(Work instructions)
- 1) Answer these from the passage on the personalized demand model:
(a) What distribution is used to model the arrival process at time t?
(b) What can serve as proxy prices for the no-purchase case?
(c) What model is assumed within each cluster of guests?
- 2) Carry on the passage about the personalized demand model, starting right after its final sentence.

(Given passage)
* * *

Personalized Demand Model

Embodiments consider K-types of hotel rooms with K different prices. The outcome variable y, as a choice of room purchased, takes a value from 1, . . . , K. The demand for the hotel rooms can vary across the individual attributes of the hotel customers, their booking channels and room category features. x denotes all of the features affecting the choice of a hotel room. The personalized demand model is the outcome y given x.

One challenging issue is that data is only available for observed purchases of the hotel rooms. If the no purchase cases are ignored and the demand model is only based on the purchased cases, it leads to biases by underestimating price sensitivity. Some customers might decide to no purchase because of higher price than their willingness to pay. To avoid such biases, embodiments model the customer arrival process by dividing a day into a small discrete time slices, denoted by t=1, . . . , T, during which at most one customer might arrive. Arrival process at time t is modeled as a Bernoulli distribution with the arrival probability denoted by λ. Given an arrival, it is assumed that a customer makes a decision between booking and non-booking any hotel room based on the prices. A logistic regression model is considered for the booking process given the room prices. For the no purchase (no booking), proxy prices can be used such as average prices for each room a day.

Given booking after arrival, guests choose a room among K different rooms according to their own preference given any conditions. For example, the demand depends on guest attributes such as loyalty status, profile preferences, ancillary services, or external attributes such as local events, holidays and weather. To model such a personalized demand, embodiments first segment the guests into G clusters (204 of FIG. 2) based on the information x so that their demand patterns are homogeneous within each cluster but heterogeneous across clusters and then assume a multinomial logit model within each cluster separately (206 of FIG. 2). Since the cluster membership is unknown, a mixture multinomial logit model is assumed where the probabilities of belonging to each cluster are specified as parameters and then estimated from data. This is referred to as a “choice process.” The following personalized demand model incorporates the three sequential steps (“demand model steps”):

$\begin{matrix} Arrival : r_{t} ~ Bernoulli (λ) & (i) \\ Booking : \log \frac{B_{t}}{1 - B_{t}} = β_{0} + β_{1} {\tilde{p}}_{t}, for r_{t} = 1 & (ii) \\ Choice : \sum_{g = 1}^{G} π_{g} (x_{t}, p_{t}^{k}) \prod_{k = 1}^{K} {\frac{\exp (x_{t}^{'} δ_{k}^{g} + p_{t}^{k} γ_{k}^{g})}{1 + \exp (x_{t}^{'} δ_{k}^{g} + p_{t}^{k} γ_{k}^{g})}}^{I (y_{t} = k)}, for r_{t} = b_{t} = 1, & (iii) \end{matrix}$

where B_t=Pr (b_t=1|{tilde over (p)}_t, r_t=1) and {tilde over (p)}_tdenotes a summary statistic of the K room prices at time t such as average, minimum, maximum and etc. p_t^kis the k typed room price at time t and π_g(x_t, p_t)=Pr(z_t=g|x_t, p_t) denotes the probability of belonging the cluster g given x_tand p_t=(p_t1, . . . , p_tK)′, where z_tis a cluster indicator for a customer purchased at time t.

* * *

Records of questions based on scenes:
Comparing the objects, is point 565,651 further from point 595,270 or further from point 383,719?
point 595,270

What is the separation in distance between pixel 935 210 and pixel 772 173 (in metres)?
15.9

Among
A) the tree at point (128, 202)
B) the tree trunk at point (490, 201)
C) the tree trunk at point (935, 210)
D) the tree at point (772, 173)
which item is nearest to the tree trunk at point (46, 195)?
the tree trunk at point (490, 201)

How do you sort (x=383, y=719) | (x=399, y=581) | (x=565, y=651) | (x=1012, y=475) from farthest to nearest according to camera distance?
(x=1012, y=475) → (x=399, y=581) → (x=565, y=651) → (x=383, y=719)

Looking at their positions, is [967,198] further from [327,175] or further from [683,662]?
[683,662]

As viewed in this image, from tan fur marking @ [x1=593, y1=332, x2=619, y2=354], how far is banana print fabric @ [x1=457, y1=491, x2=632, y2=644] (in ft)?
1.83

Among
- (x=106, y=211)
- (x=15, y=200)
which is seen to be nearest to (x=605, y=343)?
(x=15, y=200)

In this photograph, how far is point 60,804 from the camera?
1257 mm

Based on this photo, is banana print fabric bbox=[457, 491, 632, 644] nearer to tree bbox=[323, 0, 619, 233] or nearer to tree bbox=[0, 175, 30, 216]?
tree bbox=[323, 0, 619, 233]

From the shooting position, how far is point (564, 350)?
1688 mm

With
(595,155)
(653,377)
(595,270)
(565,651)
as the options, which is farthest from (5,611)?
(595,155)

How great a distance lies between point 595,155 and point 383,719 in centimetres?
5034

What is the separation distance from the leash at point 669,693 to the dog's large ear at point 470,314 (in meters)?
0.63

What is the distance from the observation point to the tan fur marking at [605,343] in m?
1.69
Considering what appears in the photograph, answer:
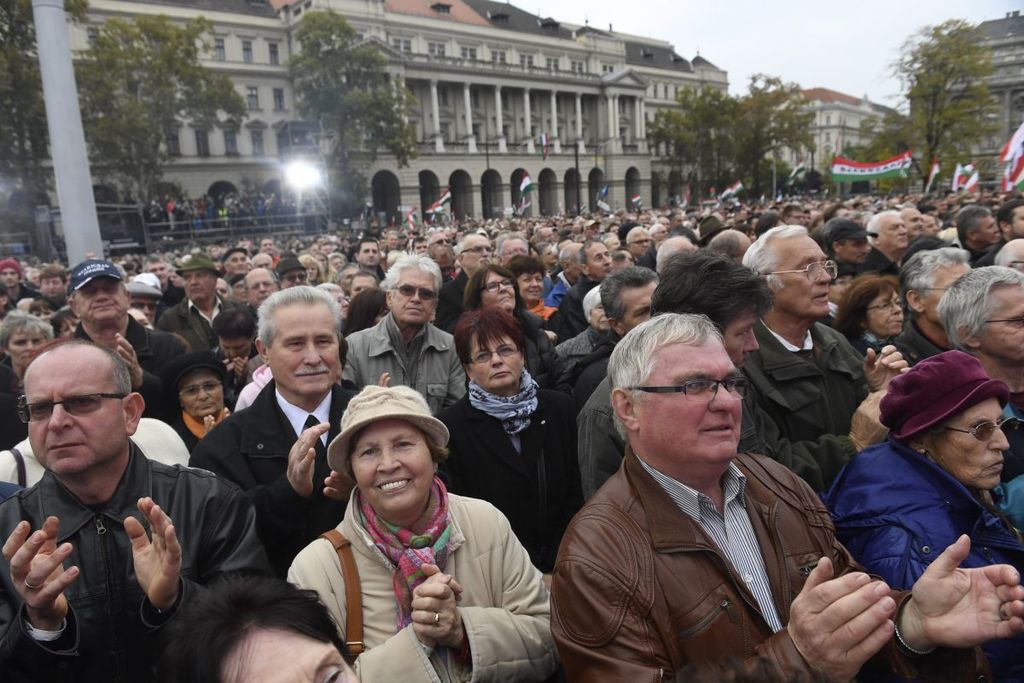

* * *

(Exercise results)
- 1)
(a) A Bernoulli distribution, with arrival probability λ.
(b) Average prices for each room a day.
(c) A multinomial logit model.

- 2)
FIG. 3 illustrates an example of clustering based on attributes in accordance to one embodiment. The number of clusters up to “Cluster G” can be chosen based on the Bayesian Information Criterion (“BIC”). The number of clusters, (e.g., G), is unknown apriori, and therefore G needs to be selected based on the data. BIC is used to determine the number of clusters, and is a consistent and efficient criterion for choosing the number of mixture components under Gaussian distributional assumptions. The attributes can be divided into guest attributes, travel attributes and external factors.

FIG. 4 illustrates a further example of clustering using random forest machine learning for correlation in accordance with one embodiment. Correlation among the variables/attributes can be reduced by selecting parts of the variables. In embodiments, guest attributes, travel attributes and external factors are the variables determining the clustering process through the random forest. Random forest, in one embodiment, implements a repeated decision tree with Bootstrap sampling. 3 or 4 variables are randomly selected from 13 variables within each decision tree. The bootstrap sample size is 500.

Clustering is the process of partitioning data into subgroups so that the data points in each group are more similar to each other, according to some distance measure. Random forest for clustering uses an algorithm that generates a proximity matrix that gives a rough estimate of the distance between samples. Alternative methods for clustering can be used in other embodiments.

FIG. 5 illustrates an example of applying a mixture MNL model to each cluster to estimate the demand in accordance to one embodiment. Because the customer's demand patterns tend to be different across clusters, the choice model shown in FIG. 5 follows a MNL for each cluster separately (e.g., MNL 1 for Cluster 1, MNL 2 for Cluster 2, etc.).

When analyzing data, it is generally assumed that each observation comes from one specific distribution. However, in practice, assuming that each sample comes from the same distribution might be too restrictive. Often the data are complicated. For example, the data might be skewed-distributed or multimodal. Therefore, in embodiments, mixture models are used to describe such complicated probabilistic behavior of data. A mixture model assumes that each observation is generated from one of G mixture components and within each component, it assumes a specific distribution. In embodiments, the demand for different room types is of interest, which is defined as a categorical variable and modeled as the mixture of Multinomial Logistic (MNL) regression models.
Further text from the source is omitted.